Funding and raising informed engagement with climate change research using Scenario Bonding Curves.

Release Note

The most recent contract code is found in the updates branch, while latest to be integrated with the client is under master.

Overview

One promising use case of the augmented bonding curve (ABC) model is gamifying contribution to public goods by rewarding speculative participation that commits funds to a capital pool for public investment. Simultaneously, in cases where ABC funding targets knowledge production and data providers, the potential exists to extend the model by involving the knowledge domain or information output of the beneficiaries in the market dynamics (eg. price function, token functionality) of curve contracts.

GloPact and its demo project SNO aim to combine these exciting implications for bonding curve design in the context of climate crisis, and other global problematics that suffer from poor incentive alignment and inadequate information availability.

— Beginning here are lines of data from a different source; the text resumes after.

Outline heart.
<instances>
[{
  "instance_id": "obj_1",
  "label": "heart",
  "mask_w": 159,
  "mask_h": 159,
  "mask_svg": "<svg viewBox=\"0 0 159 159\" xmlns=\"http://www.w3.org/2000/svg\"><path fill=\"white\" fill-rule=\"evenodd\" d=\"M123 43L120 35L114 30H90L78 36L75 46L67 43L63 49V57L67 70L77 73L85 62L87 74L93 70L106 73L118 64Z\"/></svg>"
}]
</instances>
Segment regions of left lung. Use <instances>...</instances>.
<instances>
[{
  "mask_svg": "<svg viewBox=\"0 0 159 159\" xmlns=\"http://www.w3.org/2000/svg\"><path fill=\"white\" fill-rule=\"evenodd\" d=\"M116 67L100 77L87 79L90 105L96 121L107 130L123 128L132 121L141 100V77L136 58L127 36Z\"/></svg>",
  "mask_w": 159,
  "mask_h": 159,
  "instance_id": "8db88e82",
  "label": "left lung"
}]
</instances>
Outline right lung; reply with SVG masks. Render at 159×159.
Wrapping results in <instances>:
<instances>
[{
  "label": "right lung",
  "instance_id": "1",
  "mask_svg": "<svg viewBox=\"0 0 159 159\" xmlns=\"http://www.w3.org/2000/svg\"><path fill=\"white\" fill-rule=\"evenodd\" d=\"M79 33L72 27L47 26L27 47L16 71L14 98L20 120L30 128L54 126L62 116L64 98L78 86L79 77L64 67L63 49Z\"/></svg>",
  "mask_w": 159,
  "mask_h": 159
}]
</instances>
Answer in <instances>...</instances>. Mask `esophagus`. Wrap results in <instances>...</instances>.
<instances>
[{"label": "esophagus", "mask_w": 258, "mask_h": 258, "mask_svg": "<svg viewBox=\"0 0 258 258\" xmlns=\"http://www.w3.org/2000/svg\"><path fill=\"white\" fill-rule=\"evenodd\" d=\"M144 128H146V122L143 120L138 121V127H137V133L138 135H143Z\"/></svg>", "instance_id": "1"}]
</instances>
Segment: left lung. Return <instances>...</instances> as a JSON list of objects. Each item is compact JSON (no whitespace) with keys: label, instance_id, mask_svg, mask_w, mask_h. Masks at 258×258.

We propose a construction called Scenario Bonding Curves (SBCs):

  • Like ABCs, a scenario bonding curve has distinct price functions for buys and sells, holding a predefined fraction of buy revenue in reserve to cover the (lower) sell price, and directing the remainder to a beneficiary contract.
  • The SBC's price function is mapped to a model projection of a real-world trend, such as global average temperature increase or loss of Arctic summer ice.
  • Multiple SBCs that map different projections in the model spread for that phenomenon contribute to the same capital pool, whose beneficiaries are producers of relevant research and data.
  • Reserve ratios vary inversely with the extremity of the projection represented, which typically corresponds to the growth rate of the price functions. Buying into a severe climate change scenario imposes higher initial commitment of funds while promising greater returns if the supply passes the inflection point of the model. From a social and ethical perspective, this is rational because anticipating more serious potential outcomes should incentivize you to contribute more to initiatives addressing it, and on the other hand signalling more urgent problems should be highly rewarded if a critical mass of the community agrees.

Though static, this basic formulation still has a number of added benefits:

  • Gamifying/rewarding education about climate change scenarios as well as contribution to understanding and combating it
  • Tying market behavior of curve tokens to collective expectations regarding climate change: even a purely financial speculator must base their decisions on the existence of other participants who choose to signal their beliefs with the choice of SBCs to invest in. Since the beneficiary is non-profit and some immediate loss is a prerequisite of participation, it's reasonable to assume this will always be the case.
  • Exploitation of the market by eg. pump-and-dump schemes still contributes to mitigation of global climate threats, and therefore lacks downside risk for participants who believe the phenomenon is real.

However, our aim for a fully functional iteration of this system is that it be dynamic rather than static, and incorporate feedback loops from information producers into the curve markets. This could involve:

  • Modifying reserve ratios to reflect updated probability of different scenarios
  • Modifying price functions based on new data and models
  • Providing token holders with data access, conditional payouts, or involvement in funding allocation given appropriate triggers

This structure comprises a new type of prediction (or projection) market, implementing granular bonding curves at the level of individual and domain-specific predictions. In cases where feedback included redeeming tokens for data access, it ncentivizes price signals that reflect market expectations about what data is most useful for predicting model change. Thus in addition to supplying funds to critical knowledge resources, it would also generate useful information about the phenomenon in its own right, by driving market participants to educate themselves as much as possible and make useful information purchase decisions.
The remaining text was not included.